## Problem to work on
Pictures stay out of your copy, but everything else in the records below must be repeated exactly.

## Material for this exercise
· · · ·
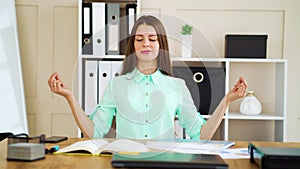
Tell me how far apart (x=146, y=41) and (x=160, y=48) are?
0.06 meters

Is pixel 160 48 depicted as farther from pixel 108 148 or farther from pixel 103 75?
pixel 108 148

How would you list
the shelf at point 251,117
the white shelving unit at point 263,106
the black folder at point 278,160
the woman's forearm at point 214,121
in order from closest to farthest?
1. the black folder at point 278,160
2. the woman's forearm at point 214,121
3. the shelf at point 251,117
4. the white shelving unit at point 263,106

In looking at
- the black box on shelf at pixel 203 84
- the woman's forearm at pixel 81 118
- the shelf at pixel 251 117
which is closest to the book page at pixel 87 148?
the woman's forearm at pixel 81 118

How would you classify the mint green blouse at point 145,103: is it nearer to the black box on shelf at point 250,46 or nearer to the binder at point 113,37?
the binder at point 113,37

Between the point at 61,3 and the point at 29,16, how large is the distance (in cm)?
26

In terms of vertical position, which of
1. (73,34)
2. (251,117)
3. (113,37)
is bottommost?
(251,117)

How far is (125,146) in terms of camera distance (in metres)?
1.40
· · · ·
## Solution below
Tell me how far apart (x=146, y=41) and (x=160, y=48) are?
0.06 meters

Is pixel 160 48 depicted as farther from pixel 108 148 or farther from pixel 103 75?
pixel 108 148

How would you list
the shelf at point 251,117
the white shelving unit at point 263,106
the black folder at point 278,160
the woman's forearm at point 214,121
in order from closest to farthest?
1. the black folder at point 278,160
2. the woman's forearm at point 214,121
3. the shelf at point 251,117
4. the white shelving unit at point 263,106

In looking at
- the black box on shelf at pixel 203 84
- the woman's forearm at pixel 81 118
- the shelf at pixel 251 117
which is closest to the book page at pixel 87 148?
the woman's forearm at pixel 81 118

How would you classify the mint green blouse at point 145,103: is it nearer to the black box on shelf at point 250,46 or nearer to the binder at point 113,37?
the binder at point 113,37

Between the point at 61,3 and the point at 29,16, how large is the distance (in cm)?
26

In terms of vertical position, which of
1. (73,34)
2. (251,117)
3. (113,37)
is bottommost?
(251,117)

How far is (125,146) in terms of camera distance (in metres)?
1.40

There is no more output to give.